Wells Fargo Slashes S&P 500 Target, Says Fed Has Made a ‘Policy Mistake’
(Bloomberg) -- Wells Fargo cut estimates for stocks next year on concern the Federal Reserve is making a policy mistake that will throttle economic growth.
Chris Harvey, head of equity strategy at the bank, cut his year-end target for the S&P 500 Index to 2,665 from 3,079. While the new forecast represents a 10 percent gain from current levels, he replaced Michael Purves at Weeden & Co. as the biggest equity bear among strategists tracked by Bloomberg.
The reduction came after U.S. stocks plummeted following remarks from Fed Chairman Jerome Powell in which he downplayed the recent market turbulence and said the central bank doesn’t plan to alter efforts to reduce its balance sheet.
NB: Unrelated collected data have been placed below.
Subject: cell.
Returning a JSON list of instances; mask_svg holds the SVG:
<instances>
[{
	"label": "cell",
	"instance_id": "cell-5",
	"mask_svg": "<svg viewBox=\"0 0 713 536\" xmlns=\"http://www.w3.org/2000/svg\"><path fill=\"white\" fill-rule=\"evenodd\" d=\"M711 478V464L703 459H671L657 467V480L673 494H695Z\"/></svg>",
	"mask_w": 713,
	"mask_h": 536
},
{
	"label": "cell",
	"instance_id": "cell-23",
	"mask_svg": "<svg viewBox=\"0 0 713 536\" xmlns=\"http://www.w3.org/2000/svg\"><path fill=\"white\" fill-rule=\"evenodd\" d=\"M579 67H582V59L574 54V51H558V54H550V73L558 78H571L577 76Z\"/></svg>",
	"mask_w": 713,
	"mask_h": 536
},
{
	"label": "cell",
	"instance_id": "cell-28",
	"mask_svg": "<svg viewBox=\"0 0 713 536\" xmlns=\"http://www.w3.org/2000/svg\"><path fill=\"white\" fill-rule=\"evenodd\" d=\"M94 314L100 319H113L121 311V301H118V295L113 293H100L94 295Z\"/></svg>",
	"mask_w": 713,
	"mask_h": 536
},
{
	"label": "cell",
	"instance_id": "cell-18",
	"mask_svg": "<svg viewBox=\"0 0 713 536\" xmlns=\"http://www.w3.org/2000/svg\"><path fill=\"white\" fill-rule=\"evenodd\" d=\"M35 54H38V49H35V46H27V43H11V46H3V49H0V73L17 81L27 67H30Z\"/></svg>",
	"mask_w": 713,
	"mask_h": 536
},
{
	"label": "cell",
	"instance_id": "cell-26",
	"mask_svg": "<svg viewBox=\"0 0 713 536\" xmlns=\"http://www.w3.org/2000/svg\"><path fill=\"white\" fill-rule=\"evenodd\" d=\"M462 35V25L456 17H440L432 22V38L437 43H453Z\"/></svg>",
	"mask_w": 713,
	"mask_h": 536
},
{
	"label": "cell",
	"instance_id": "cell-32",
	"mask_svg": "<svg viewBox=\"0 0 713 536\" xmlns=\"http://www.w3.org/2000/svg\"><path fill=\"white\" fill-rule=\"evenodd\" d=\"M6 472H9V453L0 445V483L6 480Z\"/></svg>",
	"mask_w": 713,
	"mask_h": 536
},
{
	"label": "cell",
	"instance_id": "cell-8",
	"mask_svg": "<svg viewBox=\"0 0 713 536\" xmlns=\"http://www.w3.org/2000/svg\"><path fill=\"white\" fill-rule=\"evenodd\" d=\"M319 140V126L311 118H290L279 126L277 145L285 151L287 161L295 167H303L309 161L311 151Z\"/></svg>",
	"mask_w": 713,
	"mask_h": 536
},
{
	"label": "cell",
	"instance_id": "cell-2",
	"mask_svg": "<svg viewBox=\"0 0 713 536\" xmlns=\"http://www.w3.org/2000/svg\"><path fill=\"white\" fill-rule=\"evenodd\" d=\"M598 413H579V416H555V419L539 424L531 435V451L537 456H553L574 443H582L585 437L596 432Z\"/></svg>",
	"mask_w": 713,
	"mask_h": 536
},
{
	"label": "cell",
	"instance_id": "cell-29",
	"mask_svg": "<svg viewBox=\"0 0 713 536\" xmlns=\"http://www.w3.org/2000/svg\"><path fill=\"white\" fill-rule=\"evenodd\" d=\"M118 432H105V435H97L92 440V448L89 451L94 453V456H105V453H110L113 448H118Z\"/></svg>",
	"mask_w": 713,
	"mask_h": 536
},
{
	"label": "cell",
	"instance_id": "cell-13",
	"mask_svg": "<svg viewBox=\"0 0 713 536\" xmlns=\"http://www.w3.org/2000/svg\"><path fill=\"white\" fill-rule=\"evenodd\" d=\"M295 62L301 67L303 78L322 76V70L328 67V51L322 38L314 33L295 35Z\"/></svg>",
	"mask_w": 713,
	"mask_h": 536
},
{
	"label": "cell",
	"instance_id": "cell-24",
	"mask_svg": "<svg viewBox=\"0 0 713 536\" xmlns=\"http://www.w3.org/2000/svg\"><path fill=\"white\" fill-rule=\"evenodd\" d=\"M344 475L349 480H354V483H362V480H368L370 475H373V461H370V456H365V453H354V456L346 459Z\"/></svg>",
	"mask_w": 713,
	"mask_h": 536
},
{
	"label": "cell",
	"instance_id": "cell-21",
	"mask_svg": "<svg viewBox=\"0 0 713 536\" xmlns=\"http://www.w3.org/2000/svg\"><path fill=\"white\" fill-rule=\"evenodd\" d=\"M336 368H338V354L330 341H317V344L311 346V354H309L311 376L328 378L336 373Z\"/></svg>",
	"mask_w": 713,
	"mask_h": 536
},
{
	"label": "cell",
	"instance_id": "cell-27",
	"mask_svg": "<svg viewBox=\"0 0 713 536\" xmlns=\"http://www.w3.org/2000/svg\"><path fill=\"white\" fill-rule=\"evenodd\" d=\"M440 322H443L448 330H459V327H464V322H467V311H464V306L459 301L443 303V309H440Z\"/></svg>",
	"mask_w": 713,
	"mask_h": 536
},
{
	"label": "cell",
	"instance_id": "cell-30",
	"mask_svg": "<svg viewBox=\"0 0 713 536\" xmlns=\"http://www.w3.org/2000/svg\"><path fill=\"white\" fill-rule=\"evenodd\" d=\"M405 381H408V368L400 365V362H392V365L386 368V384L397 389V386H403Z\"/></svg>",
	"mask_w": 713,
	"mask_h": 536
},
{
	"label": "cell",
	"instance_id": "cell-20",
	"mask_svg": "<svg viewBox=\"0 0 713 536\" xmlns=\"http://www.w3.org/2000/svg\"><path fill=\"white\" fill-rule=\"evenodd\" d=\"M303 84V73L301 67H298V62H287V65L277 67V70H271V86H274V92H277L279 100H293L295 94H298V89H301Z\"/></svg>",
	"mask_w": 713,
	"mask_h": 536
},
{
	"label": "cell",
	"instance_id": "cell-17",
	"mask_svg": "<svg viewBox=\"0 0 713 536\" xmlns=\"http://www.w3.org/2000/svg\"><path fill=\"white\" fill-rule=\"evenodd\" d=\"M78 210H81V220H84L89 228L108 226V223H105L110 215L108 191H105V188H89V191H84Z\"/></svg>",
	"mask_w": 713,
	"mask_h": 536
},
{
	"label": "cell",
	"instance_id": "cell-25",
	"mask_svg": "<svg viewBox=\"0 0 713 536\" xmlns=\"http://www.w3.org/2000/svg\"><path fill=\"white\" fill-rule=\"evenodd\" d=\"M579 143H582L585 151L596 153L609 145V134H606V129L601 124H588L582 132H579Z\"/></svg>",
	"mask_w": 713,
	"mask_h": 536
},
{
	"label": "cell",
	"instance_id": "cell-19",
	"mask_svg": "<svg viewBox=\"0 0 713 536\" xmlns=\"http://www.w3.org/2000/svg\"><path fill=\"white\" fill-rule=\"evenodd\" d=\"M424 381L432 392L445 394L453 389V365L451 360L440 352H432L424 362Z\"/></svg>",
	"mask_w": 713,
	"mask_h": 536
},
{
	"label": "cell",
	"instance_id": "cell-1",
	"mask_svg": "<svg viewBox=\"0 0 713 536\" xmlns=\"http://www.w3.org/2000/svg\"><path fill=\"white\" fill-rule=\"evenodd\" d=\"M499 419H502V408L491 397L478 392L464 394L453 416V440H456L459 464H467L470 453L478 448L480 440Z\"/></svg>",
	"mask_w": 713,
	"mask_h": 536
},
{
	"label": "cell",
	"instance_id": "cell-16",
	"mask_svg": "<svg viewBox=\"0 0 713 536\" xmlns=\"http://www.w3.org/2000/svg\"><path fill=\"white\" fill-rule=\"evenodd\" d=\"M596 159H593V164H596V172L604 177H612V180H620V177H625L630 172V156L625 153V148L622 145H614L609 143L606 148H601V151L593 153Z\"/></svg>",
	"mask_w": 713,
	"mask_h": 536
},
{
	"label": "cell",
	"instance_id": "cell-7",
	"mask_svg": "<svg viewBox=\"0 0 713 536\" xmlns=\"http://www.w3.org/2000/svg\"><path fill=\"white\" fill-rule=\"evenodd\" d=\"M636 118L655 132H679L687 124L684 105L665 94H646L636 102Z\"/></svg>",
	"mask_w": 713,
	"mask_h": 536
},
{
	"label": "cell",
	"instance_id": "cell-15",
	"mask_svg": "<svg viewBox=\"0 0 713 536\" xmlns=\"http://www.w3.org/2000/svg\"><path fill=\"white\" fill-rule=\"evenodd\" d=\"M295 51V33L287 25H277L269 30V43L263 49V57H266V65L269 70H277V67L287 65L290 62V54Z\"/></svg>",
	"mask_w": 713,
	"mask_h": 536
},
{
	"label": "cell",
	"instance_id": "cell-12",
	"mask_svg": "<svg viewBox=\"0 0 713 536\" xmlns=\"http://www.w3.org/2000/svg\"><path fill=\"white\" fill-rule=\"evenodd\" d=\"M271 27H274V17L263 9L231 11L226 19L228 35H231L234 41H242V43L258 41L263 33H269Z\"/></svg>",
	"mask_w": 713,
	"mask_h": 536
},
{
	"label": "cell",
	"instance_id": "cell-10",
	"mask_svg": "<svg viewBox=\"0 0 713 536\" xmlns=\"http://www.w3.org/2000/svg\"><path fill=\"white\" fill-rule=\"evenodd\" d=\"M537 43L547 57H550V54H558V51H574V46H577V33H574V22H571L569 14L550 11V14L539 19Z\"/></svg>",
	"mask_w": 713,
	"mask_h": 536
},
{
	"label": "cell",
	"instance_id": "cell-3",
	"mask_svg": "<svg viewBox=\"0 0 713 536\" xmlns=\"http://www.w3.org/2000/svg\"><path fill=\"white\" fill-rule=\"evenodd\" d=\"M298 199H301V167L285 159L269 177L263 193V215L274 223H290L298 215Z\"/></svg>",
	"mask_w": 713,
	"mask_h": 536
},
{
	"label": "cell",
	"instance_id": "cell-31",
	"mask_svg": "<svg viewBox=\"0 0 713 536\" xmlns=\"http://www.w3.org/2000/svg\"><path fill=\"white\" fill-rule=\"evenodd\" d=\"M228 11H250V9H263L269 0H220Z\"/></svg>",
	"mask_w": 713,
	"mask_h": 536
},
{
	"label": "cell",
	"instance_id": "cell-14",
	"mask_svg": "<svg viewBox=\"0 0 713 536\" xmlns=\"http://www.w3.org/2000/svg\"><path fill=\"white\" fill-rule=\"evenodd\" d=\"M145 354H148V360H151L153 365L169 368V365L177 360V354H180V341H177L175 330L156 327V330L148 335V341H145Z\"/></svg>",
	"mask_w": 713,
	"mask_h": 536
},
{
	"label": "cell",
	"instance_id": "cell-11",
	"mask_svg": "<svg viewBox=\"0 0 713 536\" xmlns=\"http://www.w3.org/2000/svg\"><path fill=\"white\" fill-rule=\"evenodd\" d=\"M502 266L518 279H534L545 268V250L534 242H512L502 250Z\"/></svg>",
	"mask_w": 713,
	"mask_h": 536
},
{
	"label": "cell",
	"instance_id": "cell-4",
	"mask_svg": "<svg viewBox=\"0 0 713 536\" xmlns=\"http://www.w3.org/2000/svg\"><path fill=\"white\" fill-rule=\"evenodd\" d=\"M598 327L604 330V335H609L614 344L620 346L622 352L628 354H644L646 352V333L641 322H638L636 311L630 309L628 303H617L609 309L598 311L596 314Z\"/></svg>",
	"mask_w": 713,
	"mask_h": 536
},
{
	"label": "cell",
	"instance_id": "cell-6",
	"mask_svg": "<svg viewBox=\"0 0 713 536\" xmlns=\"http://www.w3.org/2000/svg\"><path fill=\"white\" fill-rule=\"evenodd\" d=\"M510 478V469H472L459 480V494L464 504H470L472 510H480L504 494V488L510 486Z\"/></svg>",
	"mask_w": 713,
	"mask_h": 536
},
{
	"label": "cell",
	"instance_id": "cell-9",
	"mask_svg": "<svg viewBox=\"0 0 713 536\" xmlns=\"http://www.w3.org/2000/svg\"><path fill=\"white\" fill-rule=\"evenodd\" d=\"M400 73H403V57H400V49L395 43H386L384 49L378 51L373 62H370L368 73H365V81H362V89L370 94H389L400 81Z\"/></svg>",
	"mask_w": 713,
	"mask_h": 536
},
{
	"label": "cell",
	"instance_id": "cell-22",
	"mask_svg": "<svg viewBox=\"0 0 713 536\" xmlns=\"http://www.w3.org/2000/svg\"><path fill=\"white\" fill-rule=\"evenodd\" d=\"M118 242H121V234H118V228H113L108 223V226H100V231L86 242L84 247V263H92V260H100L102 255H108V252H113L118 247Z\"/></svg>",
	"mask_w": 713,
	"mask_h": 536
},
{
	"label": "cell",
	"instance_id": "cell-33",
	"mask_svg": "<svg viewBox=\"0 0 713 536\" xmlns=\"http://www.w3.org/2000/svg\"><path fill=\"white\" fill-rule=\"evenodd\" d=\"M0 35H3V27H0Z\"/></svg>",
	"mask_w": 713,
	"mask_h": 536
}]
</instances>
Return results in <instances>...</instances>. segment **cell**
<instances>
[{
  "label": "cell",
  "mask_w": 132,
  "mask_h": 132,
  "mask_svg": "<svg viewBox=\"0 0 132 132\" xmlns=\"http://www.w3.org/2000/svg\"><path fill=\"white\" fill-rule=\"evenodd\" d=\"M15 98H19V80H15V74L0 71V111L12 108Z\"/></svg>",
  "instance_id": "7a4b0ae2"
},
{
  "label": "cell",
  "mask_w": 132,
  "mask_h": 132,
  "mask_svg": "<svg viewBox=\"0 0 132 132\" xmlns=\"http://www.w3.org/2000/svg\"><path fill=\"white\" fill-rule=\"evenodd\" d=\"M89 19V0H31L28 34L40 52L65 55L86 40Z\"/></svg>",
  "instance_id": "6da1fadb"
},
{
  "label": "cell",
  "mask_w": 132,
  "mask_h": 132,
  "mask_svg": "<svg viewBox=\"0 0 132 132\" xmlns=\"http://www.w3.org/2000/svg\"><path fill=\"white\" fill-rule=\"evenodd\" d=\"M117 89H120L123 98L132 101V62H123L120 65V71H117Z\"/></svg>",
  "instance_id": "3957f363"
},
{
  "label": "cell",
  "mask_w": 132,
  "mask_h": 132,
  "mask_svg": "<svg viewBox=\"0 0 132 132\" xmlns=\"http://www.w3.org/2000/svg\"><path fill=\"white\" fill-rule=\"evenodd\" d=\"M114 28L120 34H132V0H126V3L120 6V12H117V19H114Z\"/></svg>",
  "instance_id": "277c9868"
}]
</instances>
Policy makers increased borrowing costs for the fourth time this year, defying pressure from President Donald Trump, while dialing back projections for interest rates and economic growth in 2019.
“The message from the equity market seems to be that the Fed has committed a significant policy mistake and we wouldn’t disagree,” Harvey wrote in a note to clients Friday. “The die has been cast and the odds of an accelerated slowdown have just increased.”
A less dovish Fed means lower equity valuations and possibly a worsening economy, according to Harvey. He slashed the 2019 earnings estimate to $166 a share from $173 and said investors are likely to demand a 2 percent premium in earnings yields relative to bond payouts as interest rates go up. The so-called equity risk premium was at 1.4 percent previously.
Harvey joins a growing chorus of professional forecasters turning less optimistic as their predictions are steamrolled by a worsening equity slump. Three other strategists have recently reduced their year-end targets for the S&P 500, including Barry Bannister at Stifel Nicolaus, Jonathan Golub at Credit Suisse and Sanford C Bernstein’s Noah Weisberger.
The S&P 500 fell 2.1 percent to 2416.58 on Friday. Down 18 percent from its record high in September, the index is heading for its worst quarter since the 2008 global financial crisis.